Under the hood of his original '66 convertible is the desirable 289 four-barrel, the A-code with 225 hp. Bob also points out the Signalflare Red paint, black deluxe interior with Pony bucket seats, and the 6.95x14 U.S. Royal redline tires. Adding to the museum appearance is the original Autolite Group 22 battery. It's stone-cold dead and won't start the car, but there it sits for all to see and study because the Group 22 battery has not been reproduced. "It's a rare bird," he says.

Bob bought this car about five years ago from well-known Mustang collector Jim Bridges in North Carolina. Jim picked up the car in the early '80s from the original owner. Mileage was ultra-low at about 7,000. Jim never drove or showed the car, and it basically sat in storage.

When this '66 arrived, Bob only cleaned it up. He carefully inspected the original acrylic enamel paint and found a small scratch down the driver's door. Apparently, a cat attempted to get inside the open window from under the car cover. "It came out with a little hand glaze," Bob recalls. "You couldn't feel the scratch with your fingernail. If you can't feel it, you can usually get it all out. That was lucky."

Original, unrestored paint has become a precious commodity in vintage Mustang circles. Low miles doesn't always come packaged with original paint, nor does the odometer reading ensure a high degree of originality.

About 10 years ago, Bob drove to Nebraska to check out an early Mustang with 35 miles. The wheel covers, still in the trunk, were never installed. However, the roof of the storage building leaked, creating problems with the acrylic enamel. The owner had changed the belts, hoses, battery, and oil filter as general maintenance.

Savvy collectors know better than to change out original parts, especially when the car is in storage and not being driven. Bob's 7,200-mile convertible even has the engine ID sticker on the coil. "Things like that you never see," he says. "That's what's so neat about this car. Nobody has ever pressure-washed that stuff off it. It's still got all the original Ford exhaust and it's nice." Exhausts, even on original cars, routinely rot away because water gets trapped inside.

Next, Bob lifted the carpet and underlayment to show the underlying paint is "as perfect as the day it was painted." He says it's "absolutely flawless, brand new." There is no surface rust and, apparently, no moisture seeped in.
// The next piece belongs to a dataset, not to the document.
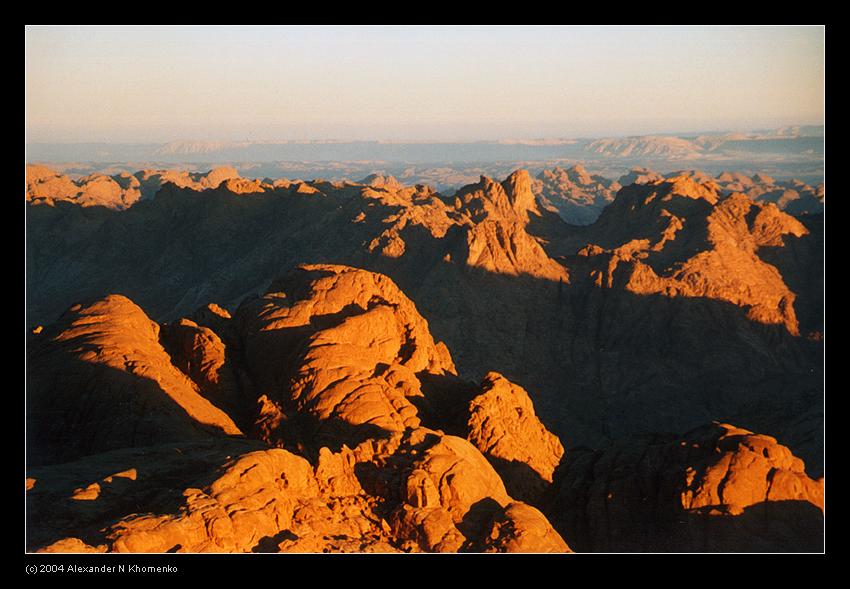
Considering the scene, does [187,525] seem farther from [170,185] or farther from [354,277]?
[170,185]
Bob says, "It's so rare to find any year convertible where, for some reason or another, the top hasn't leaked and the carpet and underlayment never got damp," which provides a good chance of surface rust forming.

"I took pictures of the floorpan," Bob admits. "It's the prettiest floorpan you ever saw inside a Mustang, and that's just the way the whole car is. Inside the trunk, it's absolutely brand new."

Backing up the originality is the warranty card and original window sticker to document the car's makeup. Spinner hubcaps add flash, and the AM/ eight-track stereo is a trick accessory. The retail price was $3,552.64. Bob says, "It's the best original little '66 convertible I've ever run across."